* _WHAT IS BEING ASKED_: Find "What is the separation" in the data, then restate the line it sits in and every later line word for word, ending with the last line.

* _EXERCISE DATA_:
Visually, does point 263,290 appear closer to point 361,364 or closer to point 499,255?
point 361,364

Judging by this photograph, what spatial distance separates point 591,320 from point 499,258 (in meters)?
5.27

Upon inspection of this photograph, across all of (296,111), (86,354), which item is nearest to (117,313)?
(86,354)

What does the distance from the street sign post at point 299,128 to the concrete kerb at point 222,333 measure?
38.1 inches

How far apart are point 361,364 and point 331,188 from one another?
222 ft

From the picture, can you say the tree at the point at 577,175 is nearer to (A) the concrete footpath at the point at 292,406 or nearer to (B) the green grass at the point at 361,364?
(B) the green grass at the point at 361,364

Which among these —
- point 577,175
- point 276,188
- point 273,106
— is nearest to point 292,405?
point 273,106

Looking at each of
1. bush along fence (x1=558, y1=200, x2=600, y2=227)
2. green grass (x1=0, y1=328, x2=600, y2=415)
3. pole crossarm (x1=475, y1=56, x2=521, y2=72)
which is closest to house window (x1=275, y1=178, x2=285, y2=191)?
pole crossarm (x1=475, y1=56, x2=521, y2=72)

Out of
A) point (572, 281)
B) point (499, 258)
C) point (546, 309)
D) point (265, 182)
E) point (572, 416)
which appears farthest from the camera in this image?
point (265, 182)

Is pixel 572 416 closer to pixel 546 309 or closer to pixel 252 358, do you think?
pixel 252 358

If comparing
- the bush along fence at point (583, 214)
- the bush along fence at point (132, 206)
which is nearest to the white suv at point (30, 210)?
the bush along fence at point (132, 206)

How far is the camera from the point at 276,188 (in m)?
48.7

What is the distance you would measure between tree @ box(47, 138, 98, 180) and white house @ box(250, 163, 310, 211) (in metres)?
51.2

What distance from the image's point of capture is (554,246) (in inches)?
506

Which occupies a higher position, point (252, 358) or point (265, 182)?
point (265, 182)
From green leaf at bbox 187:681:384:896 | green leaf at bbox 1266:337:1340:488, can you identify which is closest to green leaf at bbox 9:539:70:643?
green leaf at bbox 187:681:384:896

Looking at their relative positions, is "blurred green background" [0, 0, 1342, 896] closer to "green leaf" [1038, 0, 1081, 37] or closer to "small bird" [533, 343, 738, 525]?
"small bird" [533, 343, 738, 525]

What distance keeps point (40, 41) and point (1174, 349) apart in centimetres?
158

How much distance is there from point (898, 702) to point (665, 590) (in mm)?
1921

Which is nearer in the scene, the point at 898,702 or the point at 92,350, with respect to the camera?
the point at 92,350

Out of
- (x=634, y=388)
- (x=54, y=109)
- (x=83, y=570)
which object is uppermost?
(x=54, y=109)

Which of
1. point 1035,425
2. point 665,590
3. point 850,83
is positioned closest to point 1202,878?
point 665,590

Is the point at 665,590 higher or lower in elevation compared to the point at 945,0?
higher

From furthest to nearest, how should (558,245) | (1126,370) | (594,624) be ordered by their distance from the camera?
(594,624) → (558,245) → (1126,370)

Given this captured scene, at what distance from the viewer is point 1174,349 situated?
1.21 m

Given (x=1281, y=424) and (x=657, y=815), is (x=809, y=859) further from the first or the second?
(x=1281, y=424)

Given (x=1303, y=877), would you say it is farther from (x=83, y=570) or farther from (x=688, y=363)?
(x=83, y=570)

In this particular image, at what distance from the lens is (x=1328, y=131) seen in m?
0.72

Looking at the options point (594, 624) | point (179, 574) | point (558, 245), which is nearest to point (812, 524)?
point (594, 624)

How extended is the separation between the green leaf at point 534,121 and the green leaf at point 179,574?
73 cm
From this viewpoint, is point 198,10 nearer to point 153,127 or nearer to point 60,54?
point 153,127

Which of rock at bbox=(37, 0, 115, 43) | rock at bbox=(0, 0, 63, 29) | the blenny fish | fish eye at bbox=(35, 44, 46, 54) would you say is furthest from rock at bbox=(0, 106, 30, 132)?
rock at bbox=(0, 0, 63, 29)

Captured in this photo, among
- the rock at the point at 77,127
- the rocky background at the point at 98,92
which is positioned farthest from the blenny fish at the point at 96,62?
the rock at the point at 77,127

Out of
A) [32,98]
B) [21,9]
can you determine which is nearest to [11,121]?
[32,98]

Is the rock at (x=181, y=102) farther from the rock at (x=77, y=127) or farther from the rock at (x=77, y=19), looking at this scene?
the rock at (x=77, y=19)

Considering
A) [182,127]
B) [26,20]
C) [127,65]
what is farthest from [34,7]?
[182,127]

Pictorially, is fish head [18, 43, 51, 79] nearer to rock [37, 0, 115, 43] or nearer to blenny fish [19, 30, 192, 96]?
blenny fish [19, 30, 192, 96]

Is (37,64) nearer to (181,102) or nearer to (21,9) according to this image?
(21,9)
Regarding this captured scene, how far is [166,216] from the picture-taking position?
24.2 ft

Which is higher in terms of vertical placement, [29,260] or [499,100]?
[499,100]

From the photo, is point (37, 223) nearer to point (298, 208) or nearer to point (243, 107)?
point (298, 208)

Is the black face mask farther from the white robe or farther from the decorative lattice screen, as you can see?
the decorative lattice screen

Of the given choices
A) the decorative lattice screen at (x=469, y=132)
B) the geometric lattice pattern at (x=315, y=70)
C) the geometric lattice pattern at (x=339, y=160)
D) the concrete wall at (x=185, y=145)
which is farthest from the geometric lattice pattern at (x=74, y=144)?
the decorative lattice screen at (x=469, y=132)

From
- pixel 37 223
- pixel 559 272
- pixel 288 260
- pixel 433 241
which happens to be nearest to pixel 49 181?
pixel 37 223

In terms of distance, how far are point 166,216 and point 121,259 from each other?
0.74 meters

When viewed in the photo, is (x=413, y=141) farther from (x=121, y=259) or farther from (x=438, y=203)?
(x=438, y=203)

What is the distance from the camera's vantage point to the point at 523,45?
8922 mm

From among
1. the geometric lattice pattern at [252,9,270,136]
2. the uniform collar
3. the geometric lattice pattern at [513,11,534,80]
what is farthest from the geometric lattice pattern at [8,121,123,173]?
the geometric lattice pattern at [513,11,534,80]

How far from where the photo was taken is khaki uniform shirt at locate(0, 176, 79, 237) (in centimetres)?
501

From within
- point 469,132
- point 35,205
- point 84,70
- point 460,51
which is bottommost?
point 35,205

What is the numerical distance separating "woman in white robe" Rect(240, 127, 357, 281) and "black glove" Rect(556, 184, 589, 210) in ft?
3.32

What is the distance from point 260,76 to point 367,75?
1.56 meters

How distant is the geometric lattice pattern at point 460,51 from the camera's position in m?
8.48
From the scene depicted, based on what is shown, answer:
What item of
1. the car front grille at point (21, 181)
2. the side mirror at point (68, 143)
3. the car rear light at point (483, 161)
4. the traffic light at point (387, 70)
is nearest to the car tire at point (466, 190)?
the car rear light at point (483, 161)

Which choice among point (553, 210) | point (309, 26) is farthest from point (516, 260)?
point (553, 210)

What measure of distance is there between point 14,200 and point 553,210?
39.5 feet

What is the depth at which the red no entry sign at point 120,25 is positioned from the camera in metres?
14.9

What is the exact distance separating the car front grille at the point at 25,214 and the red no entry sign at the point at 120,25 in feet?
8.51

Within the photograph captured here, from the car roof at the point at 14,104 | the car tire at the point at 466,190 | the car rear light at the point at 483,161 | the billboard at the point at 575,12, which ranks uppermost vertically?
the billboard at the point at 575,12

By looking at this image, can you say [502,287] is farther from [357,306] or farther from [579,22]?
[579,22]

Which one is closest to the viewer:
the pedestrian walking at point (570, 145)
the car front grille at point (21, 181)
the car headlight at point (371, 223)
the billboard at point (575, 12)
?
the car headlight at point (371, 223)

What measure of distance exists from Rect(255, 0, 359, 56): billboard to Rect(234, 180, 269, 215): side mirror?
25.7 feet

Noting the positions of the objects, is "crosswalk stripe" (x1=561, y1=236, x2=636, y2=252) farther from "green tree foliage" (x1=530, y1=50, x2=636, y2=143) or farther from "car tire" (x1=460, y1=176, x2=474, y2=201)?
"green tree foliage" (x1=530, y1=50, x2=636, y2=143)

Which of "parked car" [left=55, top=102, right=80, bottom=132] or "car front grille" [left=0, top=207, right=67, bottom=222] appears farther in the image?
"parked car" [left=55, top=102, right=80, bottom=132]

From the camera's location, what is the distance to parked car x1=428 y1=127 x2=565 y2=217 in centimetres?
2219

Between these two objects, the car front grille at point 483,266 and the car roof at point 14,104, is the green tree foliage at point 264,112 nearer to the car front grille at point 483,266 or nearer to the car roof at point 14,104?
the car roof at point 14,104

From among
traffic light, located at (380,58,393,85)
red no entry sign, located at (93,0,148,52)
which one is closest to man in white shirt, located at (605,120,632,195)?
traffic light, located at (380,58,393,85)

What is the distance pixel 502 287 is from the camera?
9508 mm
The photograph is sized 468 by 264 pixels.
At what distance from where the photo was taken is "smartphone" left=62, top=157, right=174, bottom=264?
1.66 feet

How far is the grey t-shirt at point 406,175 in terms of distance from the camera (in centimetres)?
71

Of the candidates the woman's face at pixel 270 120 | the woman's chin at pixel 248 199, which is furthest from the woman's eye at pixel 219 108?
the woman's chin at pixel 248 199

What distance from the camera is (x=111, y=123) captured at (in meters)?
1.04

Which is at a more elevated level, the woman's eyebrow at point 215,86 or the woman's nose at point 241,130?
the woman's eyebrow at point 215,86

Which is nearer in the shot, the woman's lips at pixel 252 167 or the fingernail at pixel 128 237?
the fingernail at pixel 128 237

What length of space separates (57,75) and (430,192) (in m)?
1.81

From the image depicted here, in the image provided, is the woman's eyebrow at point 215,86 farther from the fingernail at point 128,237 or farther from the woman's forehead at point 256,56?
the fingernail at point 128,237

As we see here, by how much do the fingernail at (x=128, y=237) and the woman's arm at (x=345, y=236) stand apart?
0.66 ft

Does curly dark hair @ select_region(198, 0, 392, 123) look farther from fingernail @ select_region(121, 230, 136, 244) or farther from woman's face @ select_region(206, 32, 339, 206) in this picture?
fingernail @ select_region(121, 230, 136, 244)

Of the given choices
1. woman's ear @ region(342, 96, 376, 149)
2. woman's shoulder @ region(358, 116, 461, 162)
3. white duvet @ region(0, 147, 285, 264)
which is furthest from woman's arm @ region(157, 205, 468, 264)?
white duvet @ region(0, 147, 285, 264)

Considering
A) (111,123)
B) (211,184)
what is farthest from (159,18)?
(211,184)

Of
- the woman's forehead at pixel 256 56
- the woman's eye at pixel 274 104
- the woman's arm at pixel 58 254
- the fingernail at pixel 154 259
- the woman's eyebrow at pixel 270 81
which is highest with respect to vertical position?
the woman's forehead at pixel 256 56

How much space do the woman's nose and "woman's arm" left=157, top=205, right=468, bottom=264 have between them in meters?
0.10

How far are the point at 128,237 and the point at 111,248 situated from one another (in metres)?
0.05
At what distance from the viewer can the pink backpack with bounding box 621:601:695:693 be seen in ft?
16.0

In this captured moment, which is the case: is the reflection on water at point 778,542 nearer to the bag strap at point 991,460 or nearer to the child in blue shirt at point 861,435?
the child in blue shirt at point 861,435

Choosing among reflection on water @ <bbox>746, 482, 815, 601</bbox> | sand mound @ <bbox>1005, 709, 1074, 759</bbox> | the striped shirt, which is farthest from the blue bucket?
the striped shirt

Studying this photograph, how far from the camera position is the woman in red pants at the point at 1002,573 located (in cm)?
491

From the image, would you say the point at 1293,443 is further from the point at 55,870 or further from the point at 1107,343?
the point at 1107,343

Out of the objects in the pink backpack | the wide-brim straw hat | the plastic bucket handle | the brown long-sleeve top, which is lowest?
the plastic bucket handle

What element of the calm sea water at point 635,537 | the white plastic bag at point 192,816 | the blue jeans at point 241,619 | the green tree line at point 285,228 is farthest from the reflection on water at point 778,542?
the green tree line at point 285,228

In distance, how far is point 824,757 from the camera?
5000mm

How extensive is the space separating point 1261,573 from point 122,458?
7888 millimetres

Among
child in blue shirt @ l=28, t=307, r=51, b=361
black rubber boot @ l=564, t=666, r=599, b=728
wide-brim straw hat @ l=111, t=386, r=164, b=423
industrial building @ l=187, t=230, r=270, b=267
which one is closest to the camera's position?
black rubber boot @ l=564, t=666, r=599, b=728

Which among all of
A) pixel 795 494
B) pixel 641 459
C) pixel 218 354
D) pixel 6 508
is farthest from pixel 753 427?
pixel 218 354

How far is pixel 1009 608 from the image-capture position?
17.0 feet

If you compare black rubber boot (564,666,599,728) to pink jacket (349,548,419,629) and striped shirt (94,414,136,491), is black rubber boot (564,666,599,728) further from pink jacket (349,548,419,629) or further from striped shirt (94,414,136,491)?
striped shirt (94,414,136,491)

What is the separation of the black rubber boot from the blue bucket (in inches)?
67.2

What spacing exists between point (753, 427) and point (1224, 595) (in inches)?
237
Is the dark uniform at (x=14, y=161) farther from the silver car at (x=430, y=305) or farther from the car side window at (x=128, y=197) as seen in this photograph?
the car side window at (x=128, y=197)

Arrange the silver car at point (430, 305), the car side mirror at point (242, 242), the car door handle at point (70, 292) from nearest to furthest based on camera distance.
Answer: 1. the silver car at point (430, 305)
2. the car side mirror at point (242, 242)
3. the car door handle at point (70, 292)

* _SOLUTION TO THIS EXERCISE_:
What is the separation of the black rubber boot from the blue bucket (in inches)?
67.2

What spacing exists between point (753, 427) and point (1224, 595) (in inches)?
237
Is the dark uniform at (x=14, y=161) farther from the silver car at (x=430, y=305) or farther from the car side window at (x=128, y=197) as seen in this photograph?
the car side window at (x=128, y=197)

Arrange the silver car at point (430, 305), the car side mirror at point (242, 242), the car door handle at point (70, 292) from nearest to furthest based on camera distance.
Answer: 1. the silver car at point (430, 305)
2. the car side mirror at point (242, 242)
3. the car door handle at point (70, 292)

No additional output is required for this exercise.